** begin **

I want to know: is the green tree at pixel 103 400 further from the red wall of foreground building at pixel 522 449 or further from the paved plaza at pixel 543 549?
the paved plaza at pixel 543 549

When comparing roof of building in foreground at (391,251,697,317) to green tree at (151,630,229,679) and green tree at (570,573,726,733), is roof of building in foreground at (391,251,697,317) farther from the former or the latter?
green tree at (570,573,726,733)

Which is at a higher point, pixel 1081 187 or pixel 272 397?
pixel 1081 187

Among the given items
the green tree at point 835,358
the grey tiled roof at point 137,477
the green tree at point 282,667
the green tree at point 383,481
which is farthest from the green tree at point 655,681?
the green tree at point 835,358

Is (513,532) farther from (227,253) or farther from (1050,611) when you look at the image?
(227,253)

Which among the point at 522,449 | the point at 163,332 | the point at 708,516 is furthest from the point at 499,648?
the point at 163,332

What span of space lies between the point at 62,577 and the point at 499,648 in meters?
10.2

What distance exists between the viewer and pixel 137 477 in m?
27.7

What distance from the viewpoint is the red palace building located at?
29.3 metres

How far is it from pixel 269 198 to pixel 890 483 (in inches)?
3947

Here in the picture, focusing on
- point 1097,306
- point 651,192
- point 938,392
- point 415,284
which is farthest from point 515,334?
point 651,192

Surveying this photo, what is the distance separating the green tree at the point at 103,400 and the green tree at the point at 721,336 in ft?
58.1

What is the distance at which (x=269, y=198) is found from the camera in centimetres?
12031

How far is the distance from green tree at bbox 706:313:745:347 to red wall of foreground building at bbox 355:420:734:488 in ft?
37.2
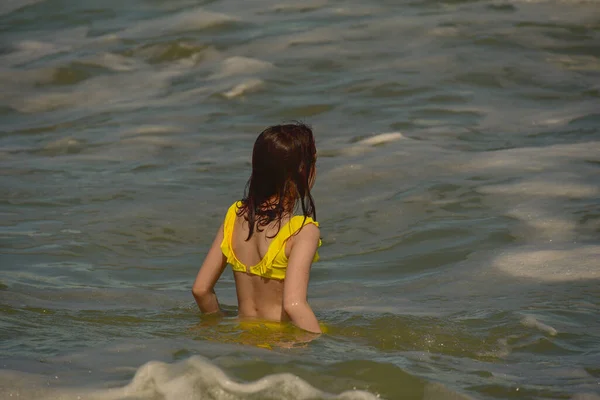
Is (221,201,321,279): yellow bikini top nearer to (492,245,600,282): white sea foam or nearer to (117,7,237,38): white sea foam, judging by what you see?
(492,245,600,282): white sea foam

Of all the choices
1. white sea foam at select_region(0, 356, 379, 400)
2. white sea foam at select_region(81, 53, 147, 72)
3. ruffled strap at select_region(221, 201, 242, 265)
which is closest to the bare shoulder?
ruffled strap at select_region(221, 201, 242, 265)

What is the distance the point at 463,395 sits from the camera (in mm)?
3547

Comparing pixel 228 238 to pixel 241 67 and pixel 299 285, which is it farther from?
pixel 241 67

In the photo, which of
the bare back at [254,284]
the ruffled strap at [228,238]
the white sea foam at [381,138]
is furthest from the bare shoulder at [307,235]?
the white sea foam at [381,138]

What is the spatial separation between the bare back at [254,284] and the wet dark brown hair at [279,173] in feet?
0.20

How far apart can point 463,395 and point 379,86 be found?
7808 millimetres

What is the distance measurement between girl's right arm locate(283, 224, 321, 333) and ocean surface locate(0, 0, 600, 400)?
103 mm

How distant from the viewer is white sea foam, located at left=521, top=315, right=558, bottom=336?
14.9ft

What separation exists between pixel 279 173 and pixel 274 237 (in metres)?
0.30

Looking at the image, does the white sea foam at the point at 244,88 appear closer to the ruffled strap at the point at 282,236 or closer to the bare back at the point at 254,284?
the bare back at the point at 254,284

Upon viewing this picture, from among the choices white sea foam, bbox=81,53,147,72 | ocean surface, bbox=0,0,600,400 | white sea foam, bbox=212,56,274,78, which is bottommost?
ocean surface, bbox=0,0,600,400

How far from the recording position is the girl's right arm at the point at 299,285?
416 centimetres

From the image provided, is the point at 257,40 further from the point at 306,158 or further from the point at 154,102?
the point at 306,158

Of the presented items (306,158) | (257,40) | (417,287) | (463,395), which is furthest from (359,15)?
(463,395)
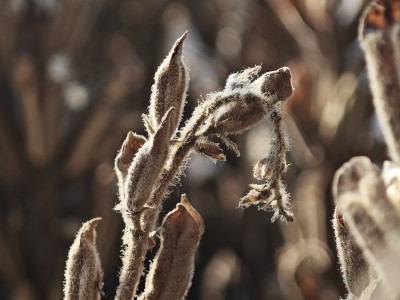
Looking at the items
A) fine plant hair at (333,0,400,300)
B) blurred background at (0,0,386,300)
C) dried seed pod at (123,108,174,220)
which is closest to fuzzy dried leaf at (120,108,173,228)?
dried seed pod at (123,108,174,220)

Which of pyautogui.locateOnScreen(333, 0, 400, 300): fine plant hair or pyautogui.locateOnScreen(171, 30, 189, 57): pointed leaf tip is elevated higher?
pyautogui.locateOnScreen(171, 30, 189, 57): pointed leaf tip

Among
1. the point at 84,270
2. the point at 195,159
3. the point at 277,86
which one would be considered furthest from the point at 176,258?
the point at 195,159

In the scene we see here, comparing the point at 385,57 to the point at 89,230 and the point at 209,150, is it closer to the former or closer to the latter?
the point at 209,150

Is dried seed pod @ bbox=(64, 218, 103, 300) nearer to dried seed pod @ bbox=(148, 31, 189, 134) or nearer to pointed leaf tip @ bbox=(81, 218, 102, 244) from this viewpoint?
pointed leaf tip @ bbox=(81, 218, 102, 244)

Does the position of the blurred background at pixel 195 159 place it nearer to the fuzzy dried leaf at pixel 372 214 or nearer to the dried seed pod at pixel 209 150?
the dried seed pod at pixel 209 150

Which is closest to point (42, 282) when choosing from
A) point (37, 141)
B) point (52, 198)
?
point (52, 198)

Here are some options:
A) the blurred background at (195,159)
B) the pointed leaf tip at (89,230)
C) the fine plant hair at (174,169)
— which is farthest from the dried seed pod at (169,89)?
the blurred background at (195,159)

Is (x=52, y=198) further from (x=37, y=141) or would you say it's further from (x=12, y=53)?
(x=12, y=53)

** end **

== Problem ==
Reproduce the data from the line that contains "Is (x=52, y=198)" through the end, replacing every "further" with "farther" and leaving everything else unchanged.

== Correct output ==
Is (x=52, y=198) farther from (x=37, y=141) or would you say it's farther from (x=12, y=53)?
(x=12, y=53)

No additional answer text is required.